Seagrass meadows are an important and often overlooked habitat in the UK. Found along the coastlines throughout the country, seagrass meadows provide important ecological services, such as carbon sequestration, oxygen production, and nursery grounds for many species of fish and invertebrates. They also help to stabilize sediment and prevent coastal erosion. However, seagrass meadows in the UK have been under threat due to pollution, coastal development, and climate change. The good news is, efforts by LIFE Recreation ReMEDIES are being made to protect and restore these important habitats, including the creation of marine protected areas and the implementation of sustainable fishing practices.
LIFE Recreation ReMEDIES is a £2.5 million, four-year marine conservation partnership led by Natural England and funded by the EU LIFE programme to help protect and restore sensitive seabed habitats in southern England. It is the result of a series of workshops held by the National Trust and Royal Yachting Association between 2016 and 2018, which looked at the increasing evidence based on the impacts of recreational activities on sensitive seabed habitats with a view to reaching solutions. Recreational activities in the ocean are increasing, which can raise the pressure on sensitive habitats. Seagrass and Maerl are easily damaged by disturbance from recreational activities. Maerl beds are slow to grow, very fragile, and do not recover from damage.

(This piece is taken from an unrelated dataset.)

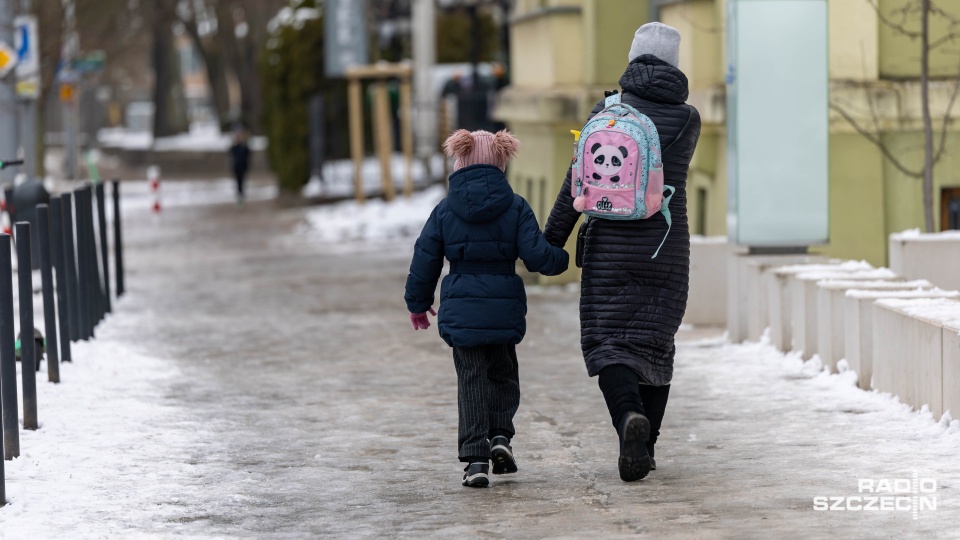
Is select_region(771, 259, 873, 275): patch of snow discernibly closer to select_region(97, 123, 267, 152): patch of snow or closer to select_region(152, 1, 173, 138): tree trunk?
select_region(97, 123, 267, 152): patch of snow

This four-year project aims to plant a total of eight hectares of seagrass meadows within the five SAC areas that are currently in an unfavorable condition. In doing so, the project will demonstrate new habitat restoration and management approaches to seagrass restoration. This will be done by collecting seagrass seed from the seabed, cultivating it in laboratories, and replanting it on the seabed – a first for England at this scale.
The partnership also aims to work with the boating community to raise awareness and actively inspire better care of underwater habitats by recreational users. Successes will be shared with similar projects across Europe with the aim of inspiring others to adopt large-scale restoration of seagrass beds elsewhere. Restoration work is already underway with the first successful planting effort of seeds and seedlings across almost one hectare of Plymouth Sound National Marine Park in spring 2021.
ReMEDIES is important because it is one of the few projects that focus specifically on seagrass meadows in the UK and brings together scientists, conservationists, and policymakers to work towards a common goal. By restoring and protecting seagrass meadows, ReMEDIES is helping to preserve this vital habitat and the many species that depend on it for their survival.